Au cours de ce premier cycle post-Tiananmen un certain nombre d'éléments de la relation sino-américaine contemporaine s'installèrent solidement. Evoluant vers des intérêts communs, les deux nations depuis Juin 1989, progressaient simultanément dans leurs contradictions. En somme, un subtil mélange de coopération et de méfiance commença à caractériser la relation.

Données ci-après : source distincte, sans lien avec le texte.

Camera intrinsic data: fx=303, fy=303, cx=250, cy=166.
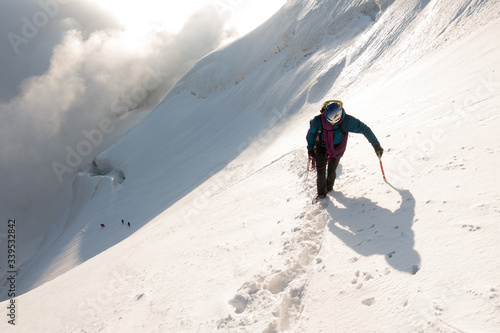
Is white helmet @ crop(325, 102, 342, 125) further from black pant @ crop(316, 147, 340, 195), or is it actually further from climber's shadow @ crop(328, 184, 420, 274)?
climber's shadow @ crop(328, 184, 420, 274)

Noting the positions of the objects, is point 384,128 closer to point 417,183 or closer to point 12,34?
point 417,183

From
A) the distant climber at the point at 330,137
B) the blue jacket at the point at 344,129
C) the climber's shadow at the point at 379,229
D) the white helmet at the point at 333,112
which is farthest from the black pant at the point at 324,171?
the white helmet at the point at 333,112

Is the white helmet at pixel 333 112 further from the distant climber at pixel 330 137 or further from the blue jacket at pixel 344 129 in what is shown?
the blue jacket at pixel 344 129

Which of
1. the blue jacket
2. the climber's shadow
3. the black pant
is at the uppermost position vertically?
the blue jacket

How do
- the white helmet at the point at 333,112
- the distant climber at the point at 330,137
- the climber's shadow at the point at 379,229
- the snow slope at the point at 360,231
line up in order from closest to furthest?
the snow slope at the point at 360,231
the climber's shadow at the point at 379,229
the white helmet at the point at 333,112
the distant climber at the point at 330,137

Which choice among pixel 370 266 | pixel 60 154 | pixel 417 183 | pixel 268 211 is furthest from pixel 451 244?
pixel 60 154

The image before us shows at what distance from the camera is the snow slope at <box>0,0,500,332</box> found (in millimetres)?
2648

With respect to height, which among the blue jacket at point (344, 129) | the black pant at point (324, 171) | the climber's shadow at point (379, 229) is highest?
the blue jacket at point (344, 129)

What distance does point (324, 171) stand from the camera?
16.6 feet

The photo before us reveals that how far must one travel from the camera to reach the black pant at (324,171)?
5082mm

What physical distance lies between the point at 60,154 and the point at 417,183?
51137 millimetres

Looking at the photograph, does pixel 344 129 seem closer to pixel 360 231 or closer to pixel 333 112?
pixel 333 112

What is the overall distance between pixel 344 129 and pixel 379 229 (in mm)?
1833

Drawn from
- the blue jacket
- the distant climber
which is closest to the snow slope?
the distant climber
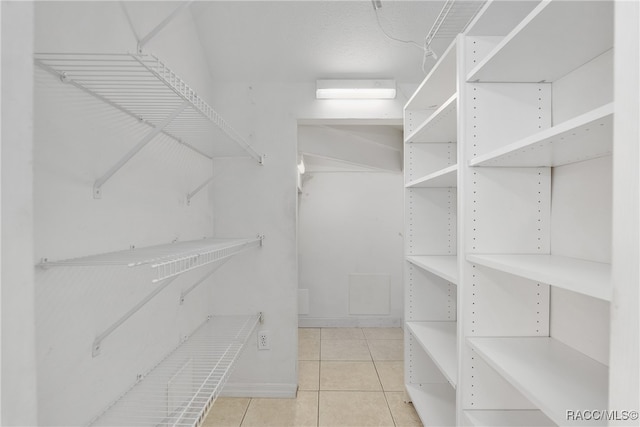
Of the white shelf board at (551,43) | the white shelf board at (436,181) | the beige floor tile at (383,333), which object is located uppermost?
the white shelf board at (551,43)

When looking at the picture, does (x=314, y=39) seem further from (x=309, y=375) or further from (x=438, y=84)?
(x=309, y=375)

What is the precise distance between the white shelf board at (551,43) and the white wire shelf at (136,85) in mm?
923

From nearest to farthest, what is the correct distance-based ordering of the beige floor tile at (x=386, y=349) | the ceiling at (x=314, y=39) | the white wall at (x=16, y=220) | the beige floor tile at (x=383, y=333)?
1. the white wall at (x=16, y=220)
2. the ceiling at (x=314, y=39)
3. the beige floor tile at (x=386, y=349)
4. the beige floor tile at (x=383, y=333)

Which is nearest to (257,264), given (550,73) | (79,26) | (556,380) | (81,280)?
(81,280)

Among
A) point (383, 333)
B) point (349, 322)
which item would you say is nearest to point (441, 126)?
point (383, 333)

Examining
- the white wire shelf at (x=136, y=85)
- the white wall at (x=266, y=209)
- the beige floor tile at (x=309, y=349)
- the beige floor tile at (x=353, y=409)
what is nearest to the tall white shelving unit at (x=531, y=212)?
the beige floor tile at (x=353, y=409)

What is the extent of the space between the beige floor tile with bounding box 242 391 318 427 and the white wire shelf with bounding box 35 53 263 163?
1602 mm

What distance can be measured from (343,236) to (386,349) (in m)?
1.18

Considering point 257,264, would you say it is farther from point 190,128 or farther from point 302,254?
point 302,254

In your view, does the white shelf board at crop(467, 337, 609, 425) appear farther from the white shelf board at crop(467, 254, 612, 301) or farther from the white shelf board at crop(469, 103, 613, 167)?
the white shelf board at crop(469, 103, 613, 167)

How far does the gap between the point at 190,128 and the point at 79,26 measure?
1.60ft

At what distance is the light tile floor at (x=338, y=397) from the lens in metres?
1.89

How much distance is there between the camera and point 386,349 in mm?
2896

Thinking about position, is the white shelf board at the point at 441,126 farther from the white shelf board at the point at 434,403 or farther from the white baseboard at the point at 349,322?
the white baseboard at the point at 349,322
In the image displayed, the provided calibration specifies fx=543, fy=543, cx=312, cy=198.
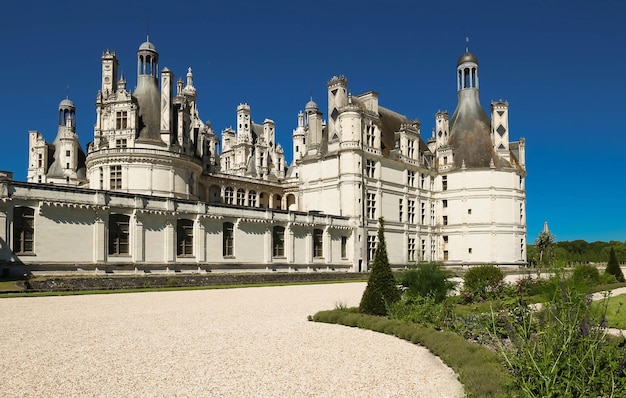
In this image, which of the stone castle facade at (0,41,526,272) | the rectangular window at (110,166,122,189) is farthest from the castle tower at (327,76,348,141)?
the rectangular window at (110,166,122,189)

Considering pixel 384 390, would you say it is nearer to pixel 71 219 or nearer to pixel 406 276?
pixel 406 276

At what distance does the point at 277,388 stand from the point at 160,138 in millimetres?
35267

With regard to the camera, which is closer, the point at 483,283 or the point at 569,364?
the point at 569,364

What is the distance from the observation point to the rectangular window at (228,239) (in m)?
35.7

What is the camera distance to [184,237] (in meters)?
33.3

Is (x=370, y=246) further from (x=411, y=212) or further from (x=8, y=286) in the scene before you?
(x=8, y=286)

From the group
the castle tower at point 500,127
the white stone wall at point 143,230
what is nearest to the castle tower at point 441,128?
the castle tower at point 500,127

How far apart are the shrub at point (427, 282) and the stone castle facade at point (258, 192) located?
56.7ft

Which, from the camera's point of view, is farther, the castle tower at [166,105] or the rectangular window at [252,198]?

Section 1 : Droits de l'Homme

Prioritairement, et bien que George Bush soit davantage un pragmatique qu'un idéaliste, la question des Droits de l'Homme prit une ampleur considérable après le séisme Tiananmen et les réactions de l'opinion publique. C'est précisément dans cette optique que le Président Bush s'engagea dans ce qu'il baptisa l'« engagement constructif »265 reflétant ses préoccupations en matière de Droits de l'Homme. Toutefois nuancent Clair Apodaca et Michael Stohl, la politique étrangère de George Bush en matière de Droits de l'Homme était teintée d'élans moraux tant que ceux-ci ne se révélaient pas nuisibles à des préoccupations plus fondamentales266. Ainsi, nous le verrons plus en détail par la suite, tandis que les démocrates voulaient conditionner le renouvellement de la clause de la nation la plus favorisée contre des avancées chinoises dans le domaine des droits humains, G. Bush mit à deux reprises son veto pour que les lois ne passent pas. Privilégiant une approche plus pragmatique des droits de l'homme, celui-ci préférait un engagement constructif afin de maintenir les contacts sino-américains, espérant que la future génération de leaders chinois serait plus encline à coopérer avec les Etats-Unis267. Cette approche fut donc adoptée jusqu'à la fin de sa présidence et la problématique demeura centrale dans la relation jusqu'à aujourd'hui268. H. Kissinger offre à cet égard une explication lucide : « La motivation fondamentale de la politique étrangère américaine sur les droits de l'homme repose profondément sur la tradition américaine. [...] L'expérience américaine imprègne sa politique étrangère d'une qualité missionnaire unique. [...] pour la plupart des Américains, l'intérêt national ne peut pas être séparé

265 «Constructive engagement», GELATT, Thomas A, ORENTLICHER Diane F, « Public Law, Private Actors: The Impact of Human Rights on Business Investors in China Symposium: Doing Business in China », Northwestern Journal of International Law & Business, Vol. 14, 1993, p. 73.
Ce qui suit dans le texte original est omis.